The University of Michigan C.S. Mott Childrens Hospital is among 80 hospitals taking part in a national effort to eradicate catheter-associated bloodstream infections among hospitalized pediatric patients.
The effort by member hospitals of the National Association of Childrens Hospitals and Related Institutions (NACHRI), has so far led to 365 saved lives, the prevention of 3,000 central line infections and more than $100 million saved.
"Mott was already working on this issue," says Matthew Niedner, MD, assistant professor of pediatrics and communicable diseases at U-M and a member of the association's Quality Transformation Network, a group of childrens hospitals that combine forces to work on care and outcomes for high-impact clinical issues. "But joining the collaborative has enabled us and all participants to share data and best practices. Participation has given us the statistical power to know very quickly when we were or werent on the right track. Such collaboratives are the extra edge you need in making sure your patients are as safe as possible from preventable hospital-acquired infection."
These efforts have an immediate benefit to patients, bypassing the years-long translational research pipeline.
"We had to overcome the psychological acceptance that these complications were just an unavoidable part of doing business," he adds.
Central line-associated blood stream infections are infections that occur in patients central venous catheters (a central line is flexible medical tubing inserted into the body).
Published costs for pediatric central line bloodstream infections are in the range of $25,000 to $45,000 per infection, so the Quality Transformation Network estimates cost savings by multiplying the number of infections prevented by $35,000. They also hold a mortality rate of 10 percent to 20 percent for children.
After five years of quality improvement in pediatric intensive care and hematology/oncology units, children's hospitals in NACHRI's Quality Transformation Network are estimated to have saved 365 lives, prevented about 3,000 central line infections and avoided more than $100 million in wasteful healthcare expenditures.
"Our stretch goal for central-line infections is to get to a rate of zero or at least find the limit of what is possible with current evidence, technology, and surveillance methods," says Niedner. "Our data continue to show improvements. Its humbling to think that by rigorously applying off the shelf evidence for best practices, weve been able to save so many lives. Its not just a number. Its like a child a day, every day, for a year. Its like 10 school busses of children."
Being part of the Quality Transformation Network (QTN) requires members to follow rigorous tracking and measurement protocols. Once they join the program, each participating site provides two to three years of pre-QTN baseline data in order to create a basis for calculations of infections prevented. Lives saved are then estimated based on a published pediatric CLABSI infection mortality rate of 12 percent.
QTN collaborators set out early on to test infection prevention approaches that address day-to-day care of the central line (line maintenance). Central line infections in vulnerable pediatric patients exact a higher toll in morbidity and mortality than in adult patients, yet techniques that yield big reductions in infection rates in adults - practices related to inserting the line - are not as effective in children.
"What would have taken us three years to demonstrate in our own ICU we were able to prove within four months of joining the collaborative because we were able to pool our data. We all learn faster together and with transparency, we can learn from every failure in the collaborative," Niedner adds. "Our tracking of compliance with key process measures has given us the ability to target ongoing safety and quality measures. Now we can help dispense this knowledge across the nation."

● **Extracted information**:
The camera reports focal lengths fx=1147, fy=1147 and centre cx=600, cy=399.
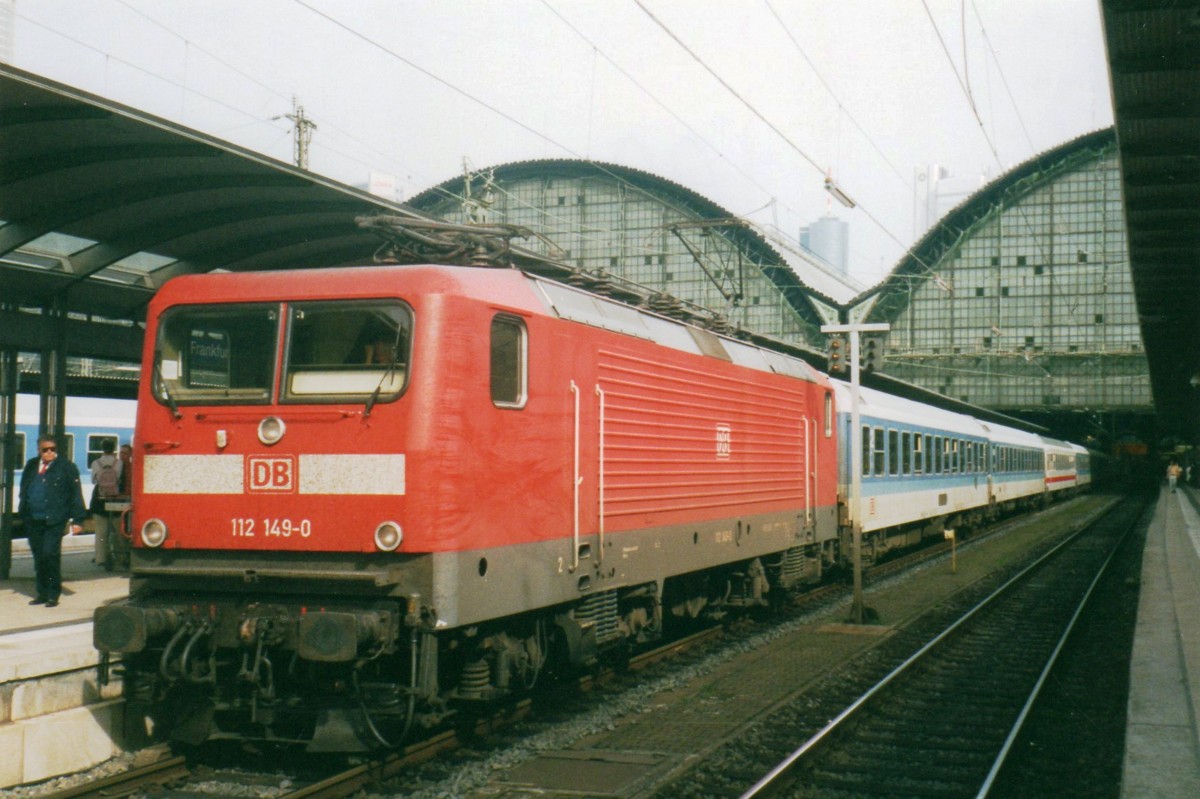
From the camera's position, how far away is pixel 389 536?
23.7ft

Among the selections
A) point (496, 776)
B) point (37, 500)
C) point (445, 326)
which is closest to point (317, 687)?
point (496, 776)

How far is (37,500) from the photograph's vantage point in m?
11.1

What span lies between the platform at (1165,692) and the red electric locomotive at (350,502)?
4141 mm

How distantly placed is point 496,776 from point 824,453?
9888mm

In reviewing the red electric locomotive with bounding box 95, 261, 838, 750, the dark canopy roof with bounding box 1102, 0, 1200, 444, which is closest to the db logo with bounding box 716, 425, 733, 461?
the red electric locomotive with bounding box 95, 261, 838, 750

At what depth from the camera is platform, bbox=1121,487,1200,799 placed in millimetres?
7402

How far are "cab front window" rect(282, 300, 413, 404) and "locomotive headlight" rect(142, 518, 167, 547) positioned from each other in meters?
1.22

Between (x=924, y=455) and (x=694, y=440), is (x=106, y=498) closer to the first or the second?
(x=694, y=440)

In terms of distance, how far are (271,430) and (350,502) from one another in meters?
0.76

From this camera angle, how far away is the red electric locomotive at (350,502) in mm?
7234

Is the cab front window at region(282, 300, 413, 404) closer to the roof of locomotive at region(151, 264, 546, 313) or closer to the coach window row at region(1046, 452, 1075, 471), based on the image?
the roof of locomotive at region(151, 264, 546, 313)

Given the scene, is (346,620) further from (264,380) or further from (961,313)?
(961,313)

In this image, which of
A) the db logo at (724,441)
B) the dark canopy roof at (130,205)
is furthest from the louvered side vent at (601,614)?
the dark canopy roof at (130,205)

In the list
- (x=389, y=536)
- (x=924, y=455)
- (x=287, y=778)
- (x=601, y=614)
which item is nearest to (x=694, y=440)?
(x=601, y=614)
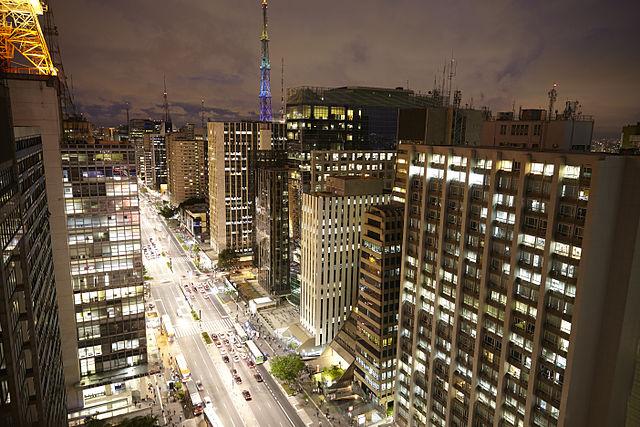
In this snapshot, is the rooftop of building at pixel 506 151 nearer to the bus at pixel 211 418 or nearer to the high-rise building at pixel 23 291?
the high-rise building at pixel 23 291

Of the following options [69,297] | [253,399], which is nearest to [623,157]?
[253,399]

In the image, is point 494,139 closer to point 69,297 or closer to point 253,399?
point 253,399

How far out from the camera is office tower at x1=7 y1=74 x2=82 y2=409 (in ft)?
232

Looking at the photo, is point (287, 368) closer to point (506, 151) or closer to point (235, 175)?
point (506, 151)

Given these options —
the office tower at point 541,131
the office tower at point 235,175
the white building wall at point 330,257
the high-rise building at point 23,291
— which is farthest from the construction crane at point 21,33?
the office tower at point 235,175

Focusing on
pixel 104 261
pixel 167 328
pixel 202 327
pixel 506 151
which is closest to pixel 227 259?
pixel 202 327

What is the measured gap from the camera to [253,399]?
98.1 m

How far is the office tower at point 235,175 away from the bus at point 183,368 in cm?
7963

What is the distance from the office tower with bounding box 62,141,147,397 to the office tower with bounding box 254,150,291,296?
62784mm

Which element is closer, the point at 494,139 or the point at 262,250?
the point at 494,139

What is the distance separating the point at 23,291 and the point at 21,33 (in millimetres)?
51339

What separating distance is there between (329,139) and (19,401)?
13660cm

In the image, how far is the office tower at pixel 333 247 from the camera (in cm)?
11500

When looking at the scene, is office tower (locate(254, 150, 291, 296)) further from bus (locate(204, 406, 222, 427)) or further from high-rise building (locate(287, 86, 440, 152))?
bus (locate(204, 406, 222, 427))
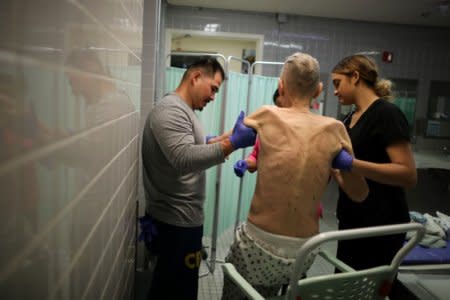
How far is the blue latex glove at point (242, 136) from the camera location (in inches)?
49.0

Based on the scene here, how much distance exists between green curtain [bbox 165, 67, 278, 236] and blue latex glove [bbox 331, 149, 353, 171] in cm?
142

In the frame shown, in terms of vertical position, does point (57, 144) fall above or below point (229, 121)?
above

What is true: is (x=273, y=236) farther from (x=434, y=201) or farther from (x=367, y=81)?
(x=434, y=201)

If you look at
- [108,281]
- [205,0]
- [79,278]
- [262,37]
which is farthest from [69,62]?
[262,37]

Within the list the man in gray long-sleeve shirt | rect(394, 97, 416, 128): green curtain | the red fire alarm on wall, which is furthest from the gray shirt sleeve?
rect(394, 97, 416, 128): green curtain

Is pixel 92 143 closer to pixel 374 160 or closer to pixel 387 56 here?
pixel 374 160

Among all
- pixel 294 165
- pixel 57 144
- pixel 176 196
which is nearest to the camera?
pixel 57 144

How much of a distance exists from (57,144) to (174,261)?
114 centimetres

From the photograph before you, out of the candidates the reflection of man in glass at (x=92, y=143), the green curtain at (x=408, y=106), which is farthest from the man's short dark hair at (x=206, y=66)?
the green curtain at (x=408, y=106)

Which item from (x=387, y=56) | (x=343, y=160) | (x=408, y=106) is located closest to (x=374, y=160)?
(x=343, y=160)

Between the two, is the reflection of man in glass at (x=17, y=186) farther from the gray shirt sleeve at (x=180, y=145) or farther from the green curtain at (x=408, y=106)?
the green curtain at (x=408, y=106)

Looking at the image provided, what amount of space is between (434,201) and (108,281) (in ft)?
14.6

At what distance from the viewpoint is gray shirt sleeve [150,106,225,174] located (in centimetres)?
125

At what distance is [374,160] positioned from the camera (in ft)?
4.32
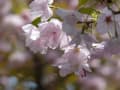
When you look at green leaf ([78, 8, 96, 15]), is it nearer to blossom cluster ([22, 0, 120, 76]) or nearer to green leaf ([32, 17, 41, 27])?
blossom cluster ([22, 0, 120, 76])

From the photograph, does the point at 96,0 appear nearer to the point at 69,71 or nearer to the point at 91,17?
the point at 91,17

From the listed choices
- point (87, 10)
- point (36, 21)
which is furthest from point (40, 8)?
point (87, 10)

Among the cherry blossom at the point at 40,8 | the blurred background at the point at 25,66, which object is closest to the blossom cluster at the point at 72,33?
the cherry blossom at the point at 40,8

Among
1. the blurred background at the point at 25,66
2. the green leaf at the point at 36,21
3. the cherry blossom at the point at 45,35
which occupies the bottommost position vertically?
the blurred background at the point at 25,66

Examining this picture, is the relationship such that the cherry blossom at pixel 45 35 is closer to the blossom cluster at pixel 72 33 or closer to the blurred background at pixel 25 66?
the blossom cluster at pixel 72 33

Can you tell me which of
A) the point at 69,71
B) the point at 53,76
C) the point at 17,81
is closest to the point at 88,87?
the point at 53,76

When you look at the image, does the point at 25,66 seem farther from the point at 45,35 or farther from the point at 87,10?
the point at 87,10
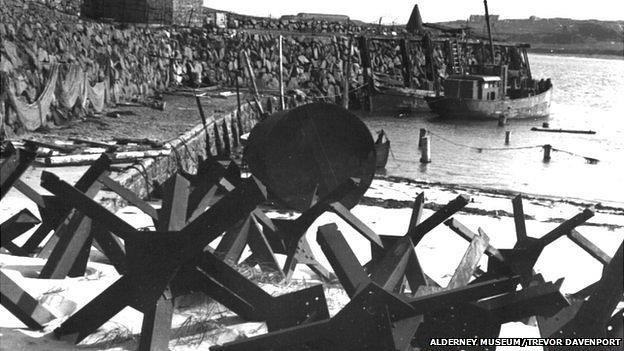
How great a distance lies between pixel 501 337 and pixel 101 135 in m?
12.3

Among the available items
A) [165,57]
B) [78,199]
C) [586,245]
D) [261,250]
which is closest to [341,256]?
[78,199]

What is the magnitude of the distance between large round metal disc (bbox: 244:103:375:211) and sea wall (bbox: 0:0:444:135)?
799 cm

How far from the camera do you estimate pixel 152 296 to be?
13.2ft

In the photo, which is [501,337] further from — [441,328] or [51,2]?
[51,2]

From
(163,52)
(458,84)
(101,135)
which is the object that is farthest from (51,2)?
(458,84)

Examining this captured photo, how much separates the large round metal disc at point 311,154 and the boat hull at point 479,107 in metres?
38.5

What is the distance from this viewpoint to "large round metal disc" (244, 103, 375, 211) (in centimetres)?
714

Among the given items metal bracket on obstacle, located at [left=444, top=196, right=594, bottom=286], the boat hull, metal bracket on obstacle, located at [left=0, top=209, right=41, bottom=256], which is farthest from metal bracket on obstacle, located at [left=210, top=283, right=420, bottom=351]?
the boat hull

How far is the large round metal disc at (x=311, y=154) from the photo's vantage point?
7.14 metres

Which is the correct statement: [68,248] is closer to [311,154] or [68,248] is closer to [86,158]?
[311,154]

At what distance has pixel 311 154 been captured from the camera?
711 centimetres

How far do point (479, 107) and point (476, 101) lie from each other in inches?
13.8

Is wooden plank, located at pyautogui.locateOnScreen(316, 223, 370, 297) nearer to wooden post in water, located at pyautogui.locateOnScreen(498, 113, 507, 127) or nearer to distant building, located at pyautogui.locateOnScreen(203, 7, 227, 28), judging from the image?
distant building, located at pyautogui.locateOnScreen(203, 7, 227, 28)

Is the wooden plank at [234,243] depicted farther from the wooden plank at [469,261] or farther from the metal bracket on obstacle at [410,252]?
the wooden plank at [469,261]
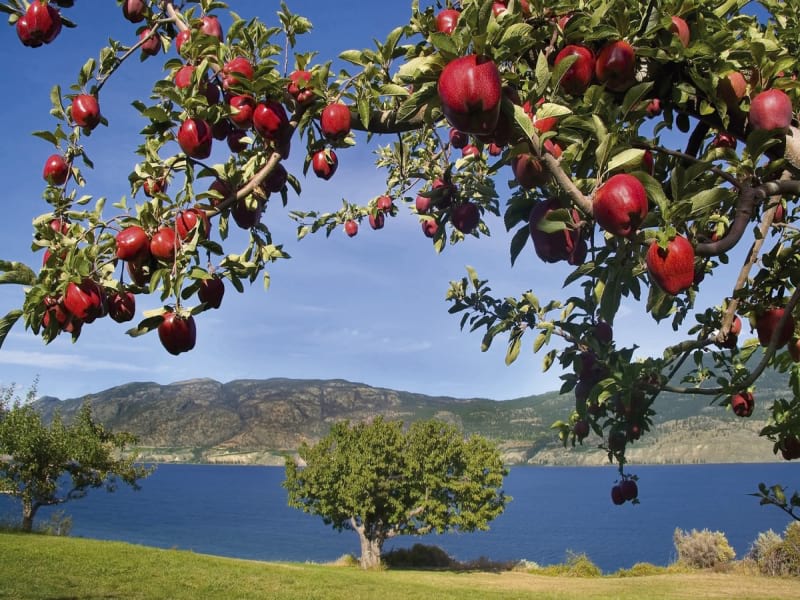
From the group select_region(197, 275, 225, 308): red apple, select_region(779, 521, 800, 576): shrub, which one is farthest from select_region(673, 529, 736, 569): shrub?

● **Questions on the material**:
1: Which dollar amounts appear in the Mott hospital article? List each distinct one.
2: According to the Mott hospital article, what published pediatric CLABSI mortality rate is used to estimate lives saved?
3: Copy the passage of the Mott hospital article starting at "The University of" and ending at "than $100 million saved.".
Use only the Mott hospital article to respond, without drawing on anything in the rows.

● **Exercise answers**:
1:
$100 million
$25,000
$45,000
$35,000

2: 12 percent

3:
The University of Michigan C.S. Mott Childrens Hospital is among 80 hospitals taking part in a national effort to eradicate catheter-associated bloodstream infections among hospitalized pediatric patients.
The effort by member hospitals of the National Association of Childrens Hospitals and Related Institutions (NACHRI), has so far led to 365 saved lives, the prevention of 3,000 central line infections and more than $100 million saved.